By Robert Medley
[See slideshow at the end of the story.]
As the sirens of the fire trucks wailed to the west, hundreds of people lined Yukon’s Main Street Saturday morning under overcast skies near the Yukon’s Best flour mill.
It was the 54th time for the Czech Festival along Main Street, also State Highway 66, and Czech heritage was ready to be on display with kolaches, polka, dancing and a carnival.
Before the parade vehicles started to progress eastward, Sheila and Scott Spangler were outside their business giving away coffee, donuts and water and taking money to help people who need healthcare.
Money was being collected for the Trinity Baptist Church “Faith Clinic,” a Tuesday night program that provides medical and health assistance to people without insurance. The booth was set up outside the Spangler’s business Air Flow Technologies.
Tom Tyler, Air Flow sales manager, said the Czech Festival was a chance to help those in need.
“We’ve been doing this for five years now and we set up a little booth right here and we give away free coffee, water and donuts. And if people want to donate, we have a little donation jar here for our free clinic that we support through Trinity Baptist Church. It’s there on Tuesdays,” Tyler said.
The jar quickly filled up as people walked by the booth along the parade route.
“People are generous and they donate money to us and we give it to the church. We feel this is like a community give-back type program. We love the community and we were born right here in Yukon so we really like to give it back. It’s lots of fun,” Tyler said.
Two of the parade volunteers, Jyle Jedlicka and Greg Carlisle, sported their bright yellow official festival T-shirts as the parade started.
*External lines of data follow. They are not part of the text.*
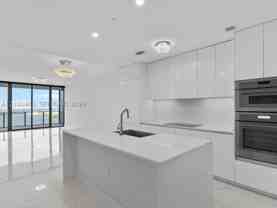 700 Ne 24th St #4906 - Photo 1 of 1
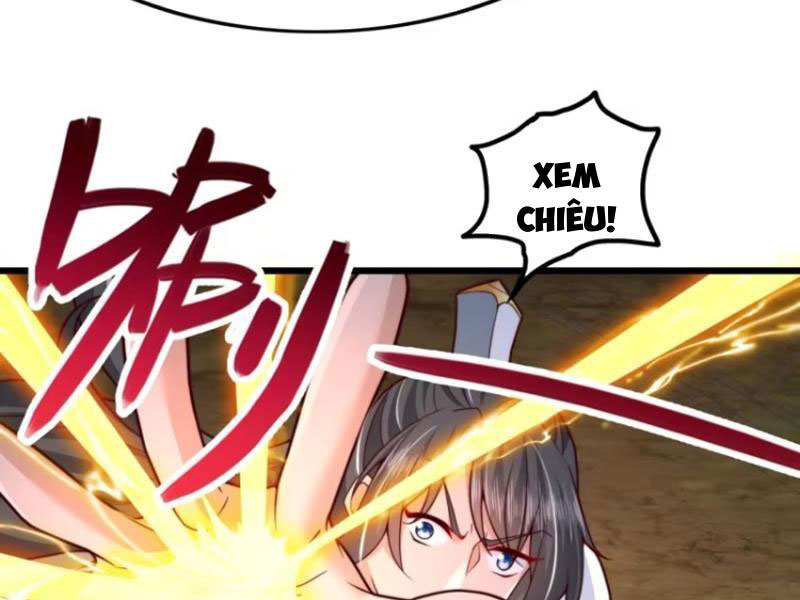 Sau Khi Thổ Lộ Với Mỹ Nữ Tông Chủ, Ta Vô Địch! Chapter 25 - Trang 2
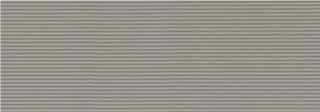 Porcelanosa Glass Glass Acero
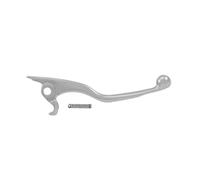 DB PARTS Levier de frein compatible avec KTM Sx 125 2T 125 2001-2008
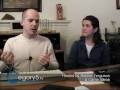 videos de 068 08 - Using Exclusions in Cobian Backup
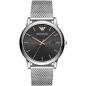 Preview: Emporio Armani AR11272 Herrenuhr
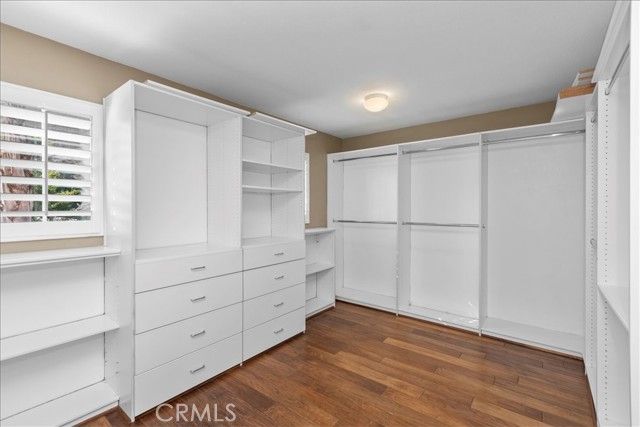 693 John Drive, Corona, CA 92879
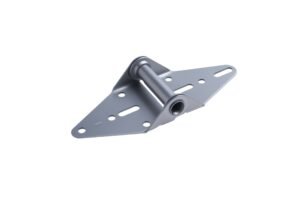 Hinge-114GA Hinge-114GA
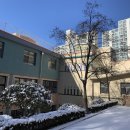 안양동초등학교 이미지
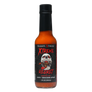 Xtreme Regret Hot Sauce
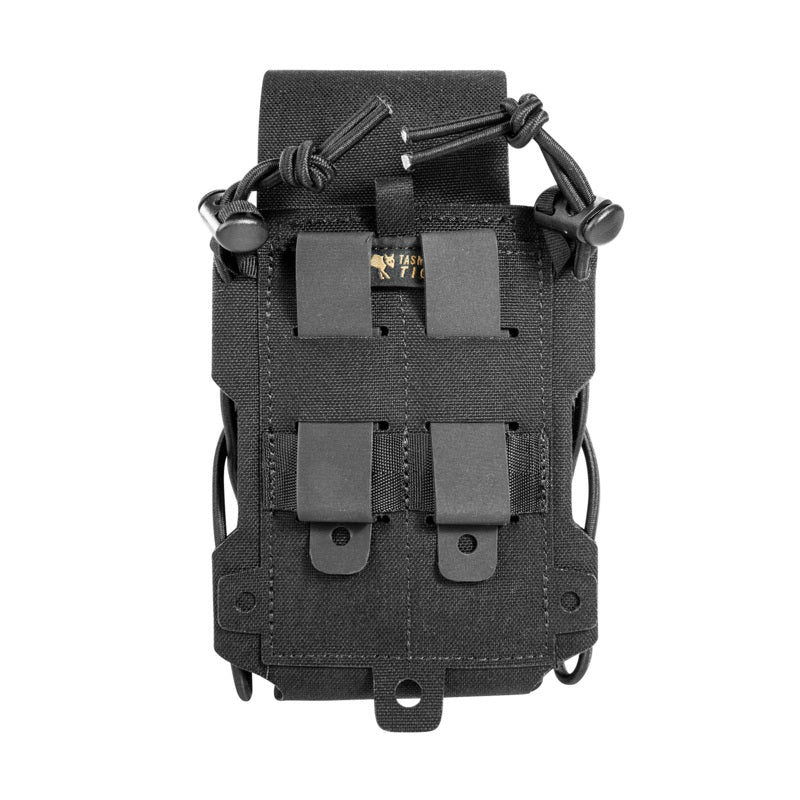 TT - Universal Pouch M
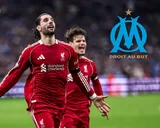 Dominik Szoboszlai, un nouveau coup de massue pour l’OM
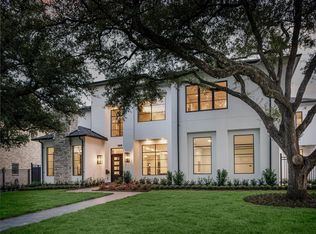 5725 Bayou Gln, Houston, TX 77057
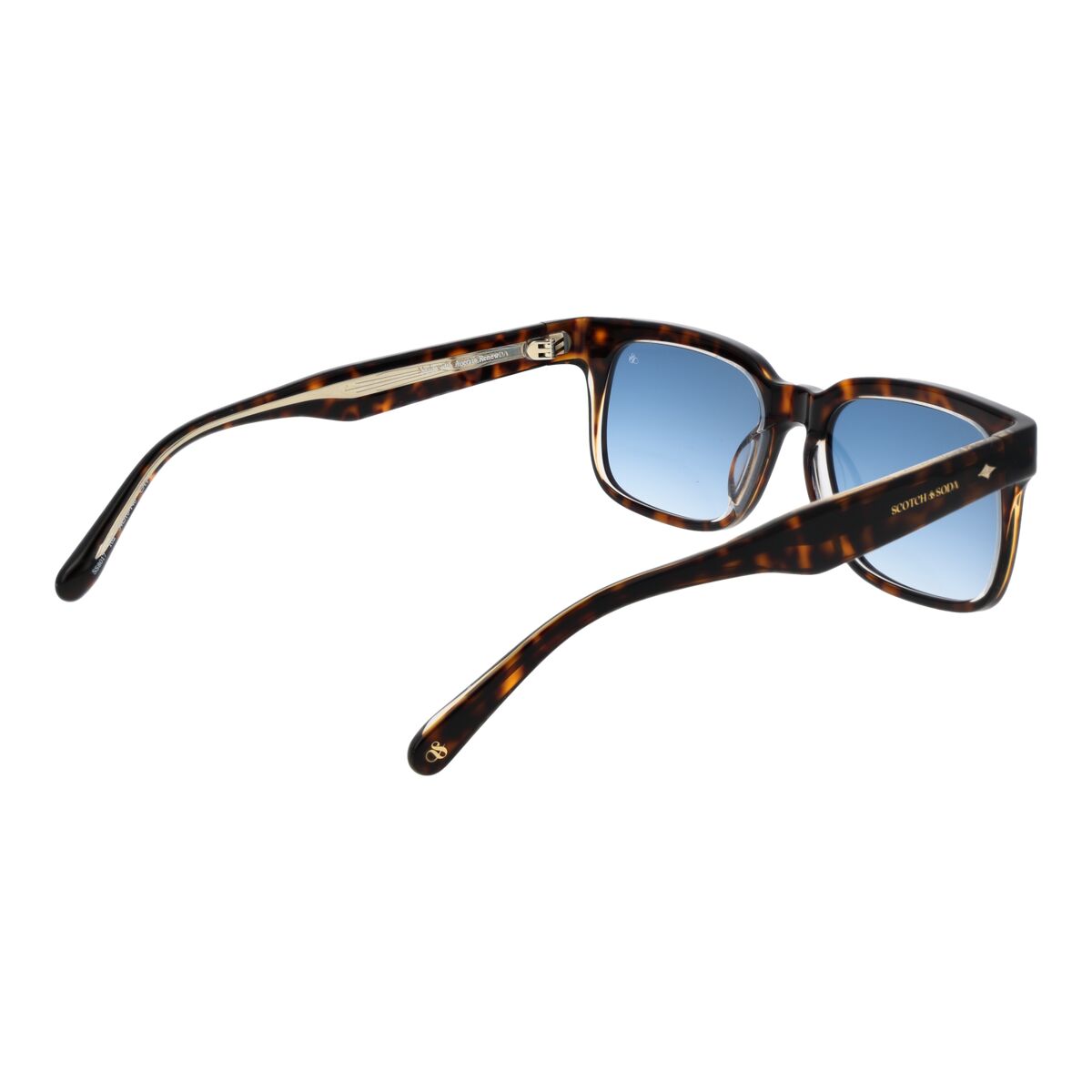 Men's Sunglasses Scotch & Soda SS8017 54102
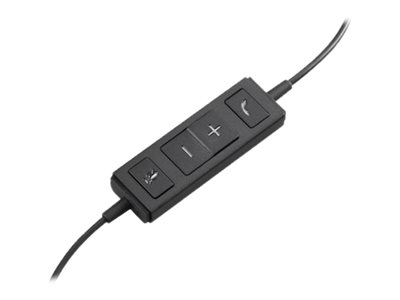 981-000575 5099206053304 logitech USB Headset H570e - H Etree Shop Deutschland online 3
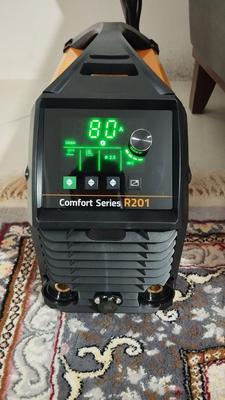 جوشکاری و تعمیرات در بجنورد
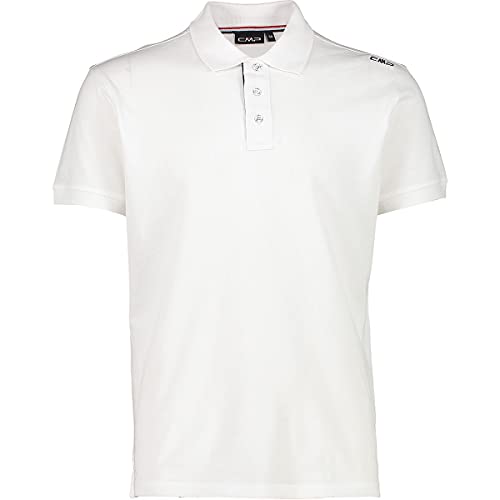 cmp-polo-39d8377-t-shirt-uomo image 8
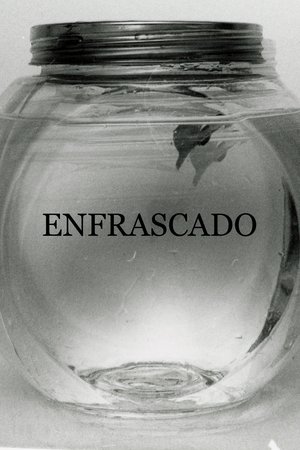 Enfrascado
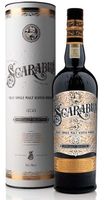 Scarabus Islay Single Malt 0,7 Liter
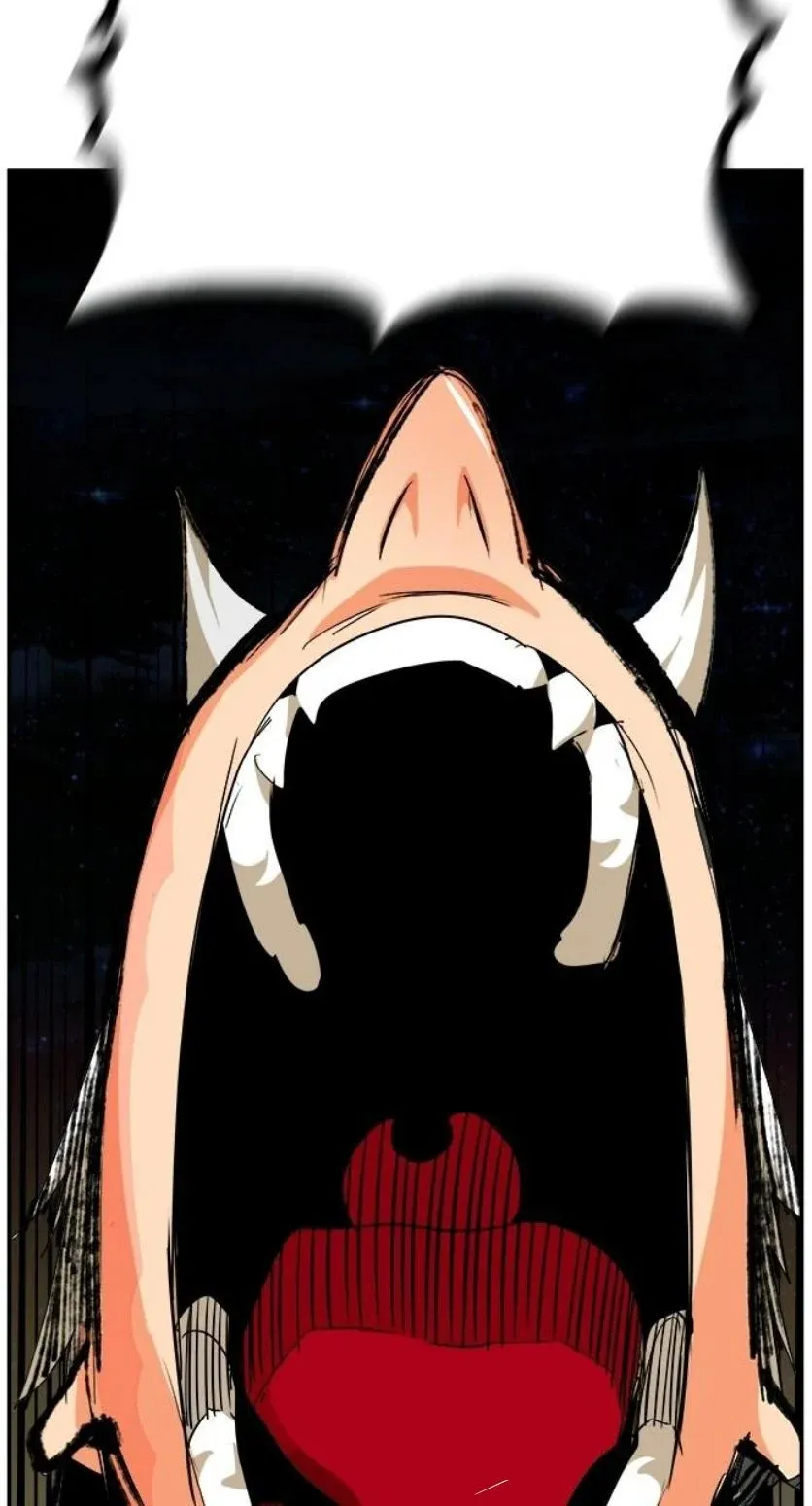 The God Of High School - 559 - 67d397164634c.webp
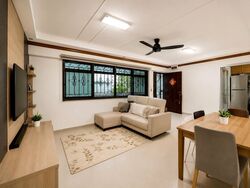 Blk 663A Jurong West Street 65 (Jurong West), HDB 4 Rooms #576553821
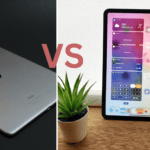 what's the difference between an ipad and a tablet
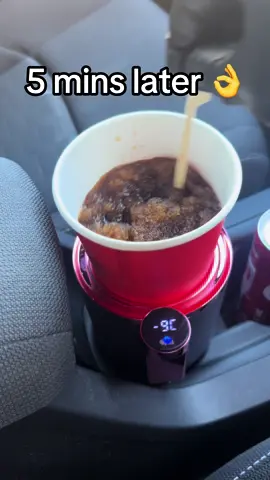 Admit you would want a SmartCup. Should I drop the store?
Jedlicka is of Czech lineage.
“It’s always a fun time at the Czech Festival,” Jedlicka said. “We’re hoping for great weather and a very good parade, with lots of turnout.”
Jedlicka said festival organizers anticipated between 50,000 to 60,000 people would attend Saturday.
Skies were still cloudy as the emergency vehicles from local first responders led the parade.
The Yukon High School Band and others in the parade waved at the crowds and a sheriff’s office deputy tossed candy.
Darrell Nemecek showed off his Czech side. Nemecek wore a black vest with a red shirt. One button on his vest read, “Keep Calm and Polka On.”
As John Parizek and others sold festival mainstays, the kolache pastries, polka music poured from inside the Oklahoma Czech building. The carnival and food booths were busy.
And then the sun made an appearance before noon.
Festival coordinator Marjorie Jezek appreciated the blue skies as clouds went away.
“The sun has come out. And if the wind dies down it will really help. But it’s really nice!” said Jezek, president of Oklahoma Czechs Inc.
Events continued Saturday afternoon and into the early evening with the Czech-Slovak Royalty Coronation Ball at Yukon Czech Hall.
New Oklahoma-Czech Slovak Royalty are:
Queen Emily Cole of Oklahoma City, Junior Queen Kinzey Shirazi of Edmond, Prince Conner Imhoff of Sparks, and Princess Lola Mae Yanda of Yukon.